2:22 Where is this quote from? Who was it originally about?
2:23 So much for an eye for an eye and a tooth for a tooth, which is often wrongfully applied and interpreted. 
2:24 The first part of this verse often serves as a call to confession.  How is anyone healed by another’s wounds?
2:25 Is this the verse that motivated the creators of the lectionary to make Psalm 23 the Psalm for this day?  How and why do sheep stray? I like the “guardian of our souls” language.

10:1 Here we have a formulaic Johannine opening introducing yet more sheep and shepherd imagery. Whom do you think Jesus/John had in mind when talking about anyone climbing in another way?
10:2 Whom do you think Jesus/John had in mind when talking about the shepherd of the sheep?

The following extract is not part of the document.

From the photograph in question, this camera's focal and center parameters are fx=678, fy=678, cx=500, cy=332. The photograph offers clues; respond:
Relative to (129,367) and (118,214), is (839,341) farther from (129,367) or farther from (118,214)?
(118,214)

10:3 This verse seems to suggest that there are sheep of more than one shepherd in the sheepfold. Who is the gatekeeper?  What are the sheep led out of the sheepfold?
10:4 What shall we make of the “voice”?
10:5 Is there any correlation between the stranger of this verse and the thief and bandit of 10:1?
10:6 And want made John think that we would understand? Do we understand?
10:7 Once again we have a formulaic Johannine phrase.  Why the change of metaphor from shepherd to gate? How can Jesus be both?
10:8 This verse seems to refer back to verse 1.  Whom is Jesus referring to? Who came before him?
10:9 I am fascinated by the “come in and go out” language, suggesting movement rather than stasis.  If I understand the imagery correctly, we come into the sheepfold at night to find protection, but during the day, we go out into pasture to find nourishment.  Is this what Jesus was talking about?
10:10 Who is the thief?

10:1010 How do we reconcile Jesus being both the shepherd and the gate?  How can he be both?